## Provided information:

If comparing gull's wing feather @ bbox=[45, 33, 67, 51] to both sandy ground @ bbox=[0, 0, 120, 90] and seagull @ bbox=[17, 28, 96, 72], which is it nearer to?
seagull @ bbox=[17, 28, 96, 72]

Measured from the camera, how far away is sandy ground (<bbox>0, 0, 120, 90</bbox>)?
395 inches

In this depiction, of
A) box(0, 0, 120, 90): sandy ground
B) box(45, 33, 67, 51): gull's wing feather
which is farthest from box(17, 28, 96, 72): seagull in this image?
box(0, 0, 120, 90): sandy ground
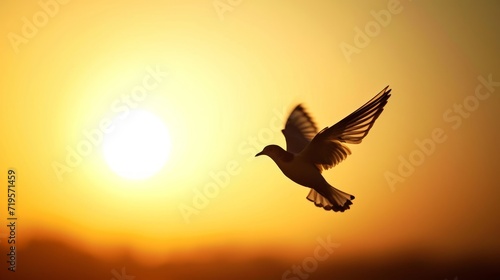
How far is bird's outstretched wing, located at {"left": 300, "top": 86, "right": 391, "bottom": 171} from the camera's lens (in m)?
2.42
* * *
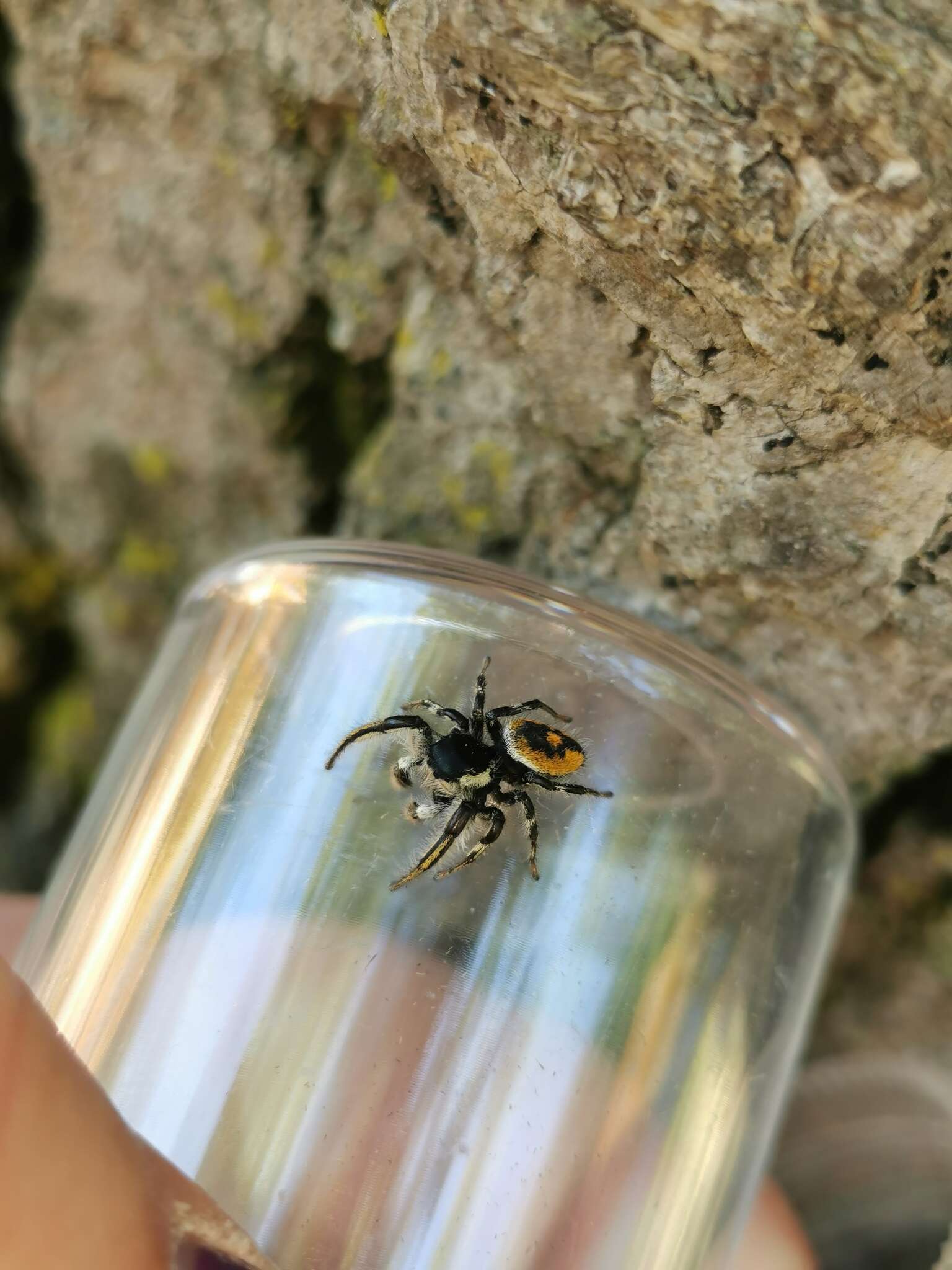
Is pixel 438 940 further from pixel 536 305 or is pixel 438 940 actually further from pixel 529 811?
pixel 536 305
---
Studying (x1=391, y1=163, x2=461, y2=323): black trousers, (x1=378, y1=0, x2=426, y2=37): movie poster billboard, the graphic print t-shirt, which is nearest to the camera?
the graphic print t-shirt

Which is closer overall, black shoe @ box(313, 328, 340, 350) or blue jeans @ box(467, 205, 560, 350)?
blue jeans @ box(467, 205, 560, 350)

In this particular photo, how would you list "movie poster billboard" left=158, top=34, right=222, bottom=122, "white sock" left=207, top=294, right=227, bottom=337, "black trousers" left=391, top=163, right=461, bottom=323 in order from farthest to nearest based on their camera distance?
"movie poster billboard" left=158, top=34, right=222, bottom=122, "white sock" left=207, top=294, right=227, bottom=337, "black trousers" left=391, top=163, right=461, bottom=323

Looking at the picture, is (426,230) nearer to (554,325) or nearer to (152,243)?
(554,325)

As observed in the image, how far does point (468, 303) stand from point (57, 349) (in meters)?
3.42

## Given instruction:
Collect every line from the entries above that contains the string "blue" and copy each one out. Letter case matters.

## Solved problem:
Which is closer overall, black shoe @ box(313, 328, 340, 350) or blue jeans @ box(467, 205, 560, 350)?
blue jeans @ box(467, 205, 560, 350)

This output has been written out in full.